» Passage to read
#####
Friday, September 28, 2007

.NET Architecture for Extending SQL Server

I have chosen the .NET architecture for this exploration primarily because it is convenient -- I have ready access to it. It is worth pointing out that many of the ideas are independent of .NET and should be implementable in any database that has comparable facilities for extending functionality.

This post is divided into three sections: the good things about .NET; the bad things about .NET, and a brief overview of .NET archicture for my purposes.

Advantages of .NET
.NET is the Microsoft architecture for developing multi-faceted applications. This is what makes it possible to extend the database to include data mining and statistics functionality. .NET includes SQL Server, components of the operating system, and various programming languages (C# is the primary one, although it also supports Java and C++).

The biggest strength of .NET is that it supports much of what I want to do. It enables extending SQL Server with my own data types, functions, procedures, and aggregations. In addition, SQL Server is a very reasonable database for approaching analysis of moderately large sized data sets.

One big advantage of .NET is that it is single source. That is, all components are developed by Microsoft, which provides evidence that they can work together. This is a big advantage, because I want to think about databases and functionality, rather than APIs (application programming interfaces), version compatibility, installing multiple applications, and so on.
#####
» Your task
Resume the post on using .NET to extend SQL Server, starting right after its final sentence.

» Data under study
#####
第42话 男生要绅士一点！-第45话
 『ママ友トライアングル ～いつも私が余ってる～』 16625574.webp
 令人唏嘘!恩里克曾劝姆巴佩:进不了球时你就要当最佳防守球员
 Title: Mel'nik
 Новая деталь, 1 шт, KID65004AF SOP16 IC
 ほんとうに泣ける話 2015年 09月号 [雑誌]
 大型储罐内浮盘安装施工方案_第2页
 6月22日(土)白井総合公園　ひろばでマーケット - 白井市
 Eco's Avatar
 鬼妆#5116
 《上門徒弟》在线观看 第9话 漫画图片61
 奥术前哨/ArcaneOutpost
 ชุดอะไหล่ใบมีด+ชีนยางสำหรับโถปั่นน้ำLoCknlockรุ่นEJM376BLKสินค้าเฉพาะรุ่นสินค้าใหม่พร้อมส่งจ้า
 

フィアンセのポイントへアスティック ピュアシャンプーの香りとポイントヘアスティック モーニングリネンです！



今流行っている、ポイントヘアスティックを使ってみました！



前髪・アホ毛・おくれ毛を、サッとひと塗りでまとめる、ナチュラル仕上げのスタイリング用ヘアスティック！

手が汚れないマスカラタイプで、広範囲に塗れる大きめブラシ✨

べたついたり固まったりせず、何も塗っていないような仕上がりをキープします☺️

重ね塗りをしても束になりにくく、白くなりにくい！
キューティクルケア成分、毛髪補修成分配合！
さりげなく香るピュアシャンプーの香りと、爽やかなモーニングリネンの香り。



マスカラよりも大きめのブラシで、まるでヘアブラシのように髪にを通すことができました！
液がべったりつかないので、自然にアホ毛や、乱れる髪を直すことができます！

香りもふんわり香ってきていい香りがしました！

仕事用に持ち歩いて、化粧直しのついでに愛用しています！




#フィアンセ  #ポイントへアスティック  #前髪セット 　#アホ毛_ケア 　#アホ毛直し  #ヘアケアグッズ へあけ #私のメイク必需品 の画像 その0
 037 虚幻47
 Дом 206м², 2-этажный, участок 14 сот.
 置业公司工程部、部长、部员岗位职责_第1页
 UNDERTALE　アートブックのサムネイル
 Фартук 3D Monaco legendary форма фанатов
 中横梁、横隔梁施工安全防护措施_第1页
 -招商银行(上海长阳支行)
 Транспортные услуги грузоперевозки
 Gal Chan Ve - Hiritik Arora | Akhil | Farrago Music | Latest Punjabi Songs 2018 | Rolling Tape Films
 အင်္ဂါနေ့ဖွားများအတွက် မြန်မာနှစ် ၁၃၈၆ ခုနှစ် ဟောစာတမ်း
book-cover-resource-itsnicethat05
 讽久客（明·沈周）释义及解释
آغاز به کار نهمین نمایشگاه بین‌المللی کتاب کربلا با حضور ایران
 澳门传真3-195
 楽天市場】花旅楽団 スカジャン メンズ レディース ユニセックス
#####
» Expected answer
A second advantage of .NET is that it is readily available with the SQL Server database. It has a standard database platform that it interacts with.

The C# language provided with .NET is a powerful, object-oriented language. I view it as a dialect of C++, probably because I've forgotten many of the nuances of C++. The syntax is similar, although .NET provides many more built-in classes.

A fourth advantage is that .NET makes it possible to distribute both the source code and the compiled code (as dynamic load libraries better known as DLLs) regardless of the platform. Of course, .NET only runs on Microsoft operating systems. For true operating system independence, I would need to use a platform such as Java.

Less important but still notable is the fact that it has a consistent documentation interface (both on the web and with the product) and has many books written about it. For my purposes, I have extensively used C# 2005 (published by Wrox and available here) as well as the online and product documentation.

Disadvantages of .NET
.NET is sufficiently powerful for extending the functionality of a database to include data mining and statistical functionality. However, it does have some challenges.

Of course, this approach only works with SQL Server on Microsoft platforms. It is not a general purpose solution, although I do think the ideas should be readily extendible to other platforms.

In addition, there are multiple technical issues that I need to work around:

  • The maximum size of a user defined data type is 8000 bytes.
  • SQL Server does not allow overloading of function names. (That is, I cannot define two functions with the same name where one takes an integer argument and one takes a character argument; I have to give the two functions different names.)
  • SQL Server does not allow updating or modifying the database within a user defined function.
  • SQL Server does not allow aggregations to take more than one argument.
  • SQL Server does not allow functions or aggregations to take variable numbers of arguments.
  • C# has quite a few compiler directives which are needed for building libraries for SQL Server.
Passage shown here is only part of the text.